> Job:
Please answer from the comment on concise code below: what three remedies does its writer use once keeping track of the pieces takes any real work?

In the example given, I suspect the author of that code did it that way to reduce the length and put it on one line. I understand the desire for concise code, but if it were me, I would spread it out more to make it easier to read (mostly, I just wouldn't put it all on one line). I like having concise code also, but there is a fairly definite line that I try not to cross. If I have to work hard at all to keep track of the pieces, it's time to either add some more whitespace (horizontally or vertically, or sometimes both), change some of the constructs, or add some temporary variables to make the intent clear.

I am the person most likely to have to deal with the code a year later, so like many others, I try to not confuse my future self.


> while (<>) { ($h{$_}++ == 1) && push (@outputarray, $_); };

That's a business culture thing. If you set the expectation, that it's okay to do that, people might do that. If you set the expectation that it's not okay, people shouldn't.

The equivalent C and Python are likely just as ugly (given that the equivalent python might be using a far too complex range statement or put it on a single line using : and ;, which is possible...).

> Recorded information:
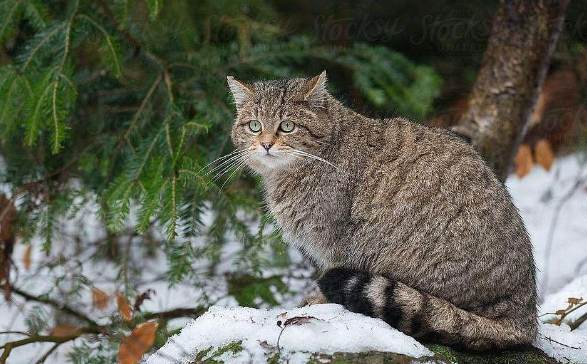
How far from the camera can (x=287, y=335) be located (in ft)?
8.66

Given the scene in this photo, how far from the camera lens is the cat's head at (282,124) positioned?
344 centimetres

> Written response:
Adding more whitespace, changing some of the constructs, or adding temporary variables to make the intent clear.